From d4b8e8d89625c76b6900750da88db7eebba6a8b6 Mon Sep 17 00:00:00 2001
From: Neil Webber <neil@webber.com>
Date: Sat, 18 May 2024 17:25:52 -0500
Subject: [PATCH] enhancements for performance tests

---
 pdptests.py | 136 +++++++++++++++++++++++++++++++++++-----------------
 1 file changed, 91 insertions(+), 45 deletions(-)

diff --git a/pdptests.py b/pdptests.py
index 1578bf0..dd81113 100644
--- a/pdptests.py
+++ b/pdptests.py
@@ -40,7 +40,7 @@ from pdpasmhelper import InstructionBlock
 
 class TestMethods(unittest.TestCase):
 
-    PDPLOGLEVEL = 'DEBUG'
+    PDPLOGLEVEL = 'INFO'
 
     # used to create various instances, collects all the options
     # detail into this one place... mostly this is about loglevel
@@ -2706,64 +2706,74 @@ class TestMethods(unittest.TestCase):
         #     are all just dummied up right now
 
     # this is not a unit test, invoke it using timeit etc
-    def speed_test_setup(self, *, loopcount=200, mmu=True, inst=None):
-        """Set up a test run of 50*loopcount inst instructions.
+    def speed_test_setup(self, instwords, /, *, loopcount=200, mmu=True):
+        """Set up a test run of the instwords (1 word or 2)
+        Returns tuple: p, pc, per .. see speed_test_run()
 
-        Returns tuple: p, pc
+        If len(instwords) is 1, make a loop of 49 instructions and one SOB
+        If len == 2 (i.e., an instruction + operand), 24 instructions + SOB
         """
 
-        p, pc = self.simplemapped_pdp()
+        p, pc = self.u64mapped_pdp()
 
         # the returned pdp is loaded with instructions for setting up
         # the mmu; only do them if that's what is wanted
         #
         # NOTE: the test code is run in USER mode Because Reasons
         # (was experimenting with virtual caches and this was helpful).
-        # The test code will run at (virtual/user) 0 when the MMU is
-        # enabled, or its physical location (0o20000) when off.
 
-        user_physloc = 0o20000
         if mmu:
-            p.run(pc=pc)         # set up all those mappings
-            usermode_base = 0    # physical 0o20000 maps here in USER mode
+            p.run(pc=pc)             # set up all those mappings
+            usermode_base = 0o10000  # phys 0o210000 maps here in USER mode
+            user_physloc = 0o210000
         else:
+            user_physloc = 0o20000
             usermode_base = user_physloc
 
-        # by default the instruction being timed will be MOV R1,R0
-        # but other instructions could be used.
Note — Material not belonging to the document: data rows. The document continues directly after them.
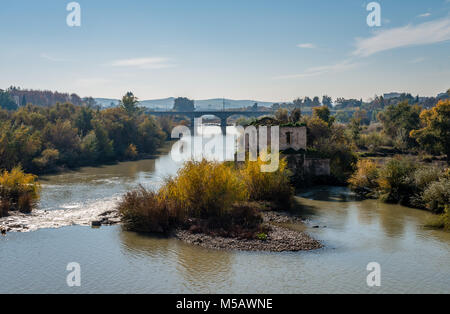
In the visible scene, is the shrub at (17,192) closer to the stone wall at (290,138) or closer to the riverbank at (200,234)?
the riverbank at (200,234)

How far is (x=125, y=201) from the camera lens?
2506 centimetres

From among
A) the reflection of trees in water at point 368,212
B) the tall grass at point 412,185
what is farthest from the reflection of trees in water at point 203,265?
the tall grass at point 412,185

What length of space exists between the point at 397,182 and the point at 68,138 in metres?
41.2

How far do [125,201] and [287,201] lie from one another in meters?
11.4

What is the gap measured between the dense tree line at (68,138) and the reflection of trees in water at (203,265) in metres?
27.5

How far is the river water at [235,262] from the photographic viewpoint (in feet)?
56.9

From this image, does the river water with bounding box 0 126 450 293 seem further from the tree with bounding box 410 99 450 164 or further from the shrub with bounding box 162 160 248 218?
the tree with bounding box 410 99 450 164

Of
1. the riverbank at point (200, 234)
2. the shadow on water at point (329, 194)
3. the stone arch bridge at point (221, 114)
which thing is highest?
the stone arch bridge at point (221, 114)

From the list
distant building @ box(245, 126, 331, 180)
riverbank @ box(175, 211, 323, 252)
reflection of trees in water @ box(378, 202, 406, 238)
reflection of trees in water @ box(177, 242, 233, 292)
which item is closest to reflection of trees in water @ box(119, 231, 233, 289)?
reflection of trees in water @ box(177, 242, 233, 292)

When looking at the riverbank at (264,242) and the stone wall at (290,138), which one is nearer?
the riverbank at (264,242)

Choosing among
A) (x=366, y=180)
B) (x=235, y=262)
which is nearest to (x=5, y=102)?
(x=366, y=180)

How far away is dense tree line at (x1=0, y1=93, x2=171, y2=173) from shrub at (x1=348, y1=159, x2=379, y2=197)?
3111 cm

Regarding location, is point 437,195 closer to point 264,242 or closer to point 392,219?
point 392,219

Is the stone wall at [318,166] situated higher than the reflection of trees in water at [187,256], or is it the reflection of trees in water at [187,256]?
the stone wall at [318,166]
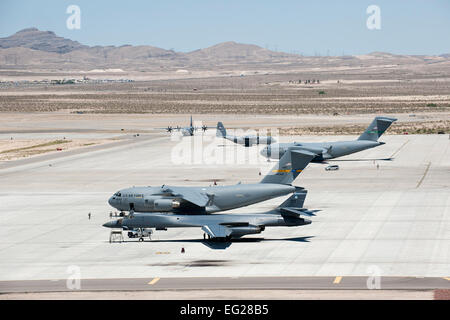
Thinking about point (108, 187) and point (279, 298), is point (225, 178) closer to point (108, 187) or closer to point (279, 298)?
point (108, 187)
MUST ONLY BE ONE WORD
-        if inst is None:
-            inst = 0o010100
-
         # this is the tiny kernel code used to set up and start
-        # each iteration of the user mode timing code. It slightly
-        # distorts the per-instruction overhead of course. C'est la vie.
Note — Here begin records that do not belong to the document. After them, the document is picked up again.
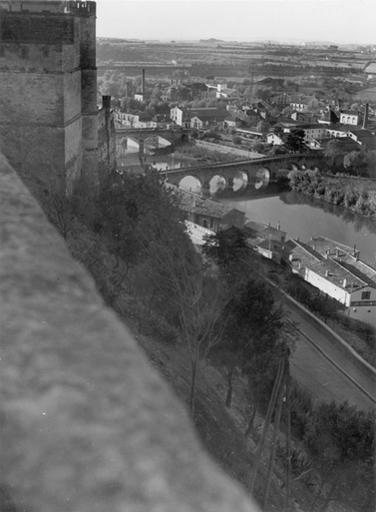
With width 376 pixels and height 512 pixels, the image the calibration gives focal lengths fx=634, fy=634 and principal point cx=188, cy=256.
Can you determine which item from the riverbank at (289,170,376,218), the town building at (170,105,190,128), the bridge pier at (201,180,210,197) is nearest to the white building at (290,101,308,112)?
the town building at (170,105,190,128)

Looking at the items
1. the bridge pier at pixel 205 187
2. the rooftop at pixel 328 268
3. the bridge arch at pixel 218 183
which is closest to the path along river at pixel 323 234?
the bridge pier at pixel 205 187

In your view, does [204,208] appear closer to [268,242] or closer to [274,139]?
[268,242]

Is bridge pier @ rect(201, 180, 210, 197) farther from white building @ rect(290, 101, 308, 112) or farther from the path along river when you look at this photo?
white building @ rect(290, 101, 308, 112)

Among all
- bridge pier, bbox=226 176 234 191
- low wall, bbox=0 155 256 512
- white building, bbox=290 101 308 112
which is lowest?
bridge pier, bbox=226 176 234 191

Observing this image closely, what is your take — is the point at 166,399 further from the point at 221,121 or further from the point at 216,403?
the point at 221,121

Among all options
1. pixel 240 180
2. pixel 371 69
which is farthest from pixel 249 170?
pixel 371 69

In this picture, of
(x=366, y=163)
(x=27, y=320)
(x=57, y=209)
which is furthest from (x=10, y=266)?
(x=366, y=163)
+        # each major iteration of the user mode timing code. The one-time
+        # overhead of these few instructions is irrelevant in the timing test.
         k = InstructionBlock()
         k.mov(0o20000, 'sp')           # establish proper kernel stack
         k.mov(0o140340, '-(sp)')       # USER mode, no interrupts
         k.mov(usermode_base, '-(sp)')  # pc start for loop/USER code
+        # these environmental "knowns" are available for the test inst
+        k.mov(0o1000, 'r5')            # usable writeable addr
+        k.clr('r0')
+        k.clr('r1')
         k.rtt()                        # off to the races!
 
         kloc = 0o4000
         for a2, w in enumerate(k):
             p.mmu.wordRW(kloc + (2 * a2), w)
 
-        # The test timing loop... 49 "inst" instructions
-        # and an SOB for looping (so 50 overall instructions per loop)
+        if len(instwords) == 1:
+            per = 49
+        elif len(instwords) == 2:
+            per = 24
+        else:
+            raise ValueError("instwords must be a list of length 1 or 2")
+
+        # The test timing loop: N instructions and an SOB
+        # NOTE: The instructions must not exxceed SOB branch reach
         a = InstructionBlock()
         a.mov(loopcount, 'r4')
         a.label('LOOP')
-        for i in range(49):
-            a.literal(inst)
+        for i in range(per):
+            for w in instwords:
+                a.literal(w)
         a.sob('r4', 'LOOP')
         a.halt()
 
         for a2, w in enumerate(a):
             p.physRW(user_physloc + (2 * a2), w)
 
-        return p, kloc
+        # per+1 will be 50 (len(instwords) == 1) or 25 ( == 2)
+        return p, kloc, per+1
 
     def speed_test_run(self, p, instloc):
         """See speed_test_setup"""
+        p.psw = 0
         p.run(pc=instloc)
 
 
@@ -2771,42 +2781,78 @@ if __name__ == "__main__":
     import argparse
     import timeit
 
-    movr1r0 = 0o010100
+    def asminst(s):
+        try:
+            return [asmint(s)]
+        except ValueError:        # if, e.g., 'MOV r0,r1' instead of '010001'
+            pass
+
+        # all of these things can raise exceptions if the string is
+        # ill-formatted, and that's perfectly fine (causes arg rejection)
+        mnem, s2 = s.split()
+        a = InstructionBlock()
+        asmmeth = getattr(a, mnem.lower())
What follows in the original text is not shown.